The risky lure of Caribbean offshore medical schools
06 Jul 2017
Many Canadians dream of becoming a doctor. The reality is that only a fraction of students who apply to Canadian medical schools are admitted. This reality is driving an increasing number of Canadian undergraduates to offshore medical schools in Dominica, Jamaica, Guyana, Aruba and other Caribbean countries.
There are over 50 of these private medical schools throughout the Caribbean, catering to international students. They promise low fees, tropical beach locations and the possibility of practising medicine at home or in the United States after graduation.
For-profit schools in the Caribbean also fail to meet the traditional social obligations of medical schools. These obligations are defined by the World Health Organization and Health Canada and they include the duty to train local doctors and to address local health challenges.
Our research group at Simon Fraser University is studying offshore Caribbean medical education, as part of a wider research programme into the equity and ethical impacts of global health-care mobilities.
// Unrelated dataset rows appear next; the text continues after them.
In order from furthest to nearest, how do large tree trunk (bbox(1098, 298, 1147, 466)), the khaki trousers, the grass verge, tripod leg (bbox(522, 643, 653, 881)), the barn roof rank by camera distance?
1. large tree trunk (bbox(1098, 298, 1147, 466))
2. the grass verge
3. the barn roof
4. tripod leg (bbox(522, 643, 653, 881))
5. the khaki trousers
We focus on international movements of patients or health-care providers that are untracked, untraced, and unregulated. Our established research about medical tourism in the Caribbean is what first introduced us to the growing number of offshore medical schools in the region.
Graduation gifts: higher debt and stiffer competition
We have visited offshore medical schools in St. Lucia, Grenada, Cayman Islands and Barbados. We have attended information sessions put on by recruiters from some of these schools in our home city of Vancouver. We see posters advertising these schools throughout our university. And we are frequently targeted by ads on social media encouraging us to apply.